Transcription factor MafA is a protein that in humans is encoded by the MAFA gene. It is a member of the Maf family of transcription factors.

MAFA is phosphorylated sequentially on four serine/threonine residues by GSK-3 kinase. These phosphorylations activate MAFA transcription and trigger its degradation in the proteasome. Altering these post-translationnal modifications leads to severe pathological consequences. Mutation of these  residues  is perinatally lethal in mice, and  mutation of the Ser64Phe priming site was reported to induce familial diabetes mellitus and insulinomatosis in humans.

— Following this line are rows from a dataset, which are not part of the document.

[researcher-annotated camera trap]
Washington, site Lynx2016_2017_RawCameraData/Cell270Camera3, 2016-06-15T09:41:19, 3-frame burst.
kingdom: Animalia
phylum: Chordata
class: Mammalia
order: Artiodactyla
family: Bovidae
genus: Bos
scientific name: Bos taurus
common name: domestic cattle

MAFA assists in insulin regulation 
An in vivo study on mice proved MafA binds to the promoter in an insulin gene to regulate insulin transcription in response to serum glucose levels. MafA is a  β cell-specific activator, which differentiates it from other transcription factors involved with insulin gene expression. It helps regulate the β cells involved with insulin secretion primarily by maintaining β cell metabolism. The amount of MafA in the β cells is regulated by levels of glucose and oxidative stress.

Interactions
MafA (gene) has been shown to interact with NEUROD1 and Pdx1. MafA works with Pdx1 to activate the insulin gene.

MAFA in neurons 
In addition to its expression in pancreatic ßcells, MAFA is also expressed in specific subsets of  excitatory and inhibitory neurons. In the peripheric nervous system, it is expressed in touch mechanoreceptors.  In the central nervous system,  Mafa is expressed in sensory neurons in the spinal cord and trigeminal nucleus, as well as in the olfactory bulb. It is also present in ventral inhibitory neurons of the spinal cord (Renshaw cells) and in brainstem inhibitory neurons controlling  mouse neonatal apneas.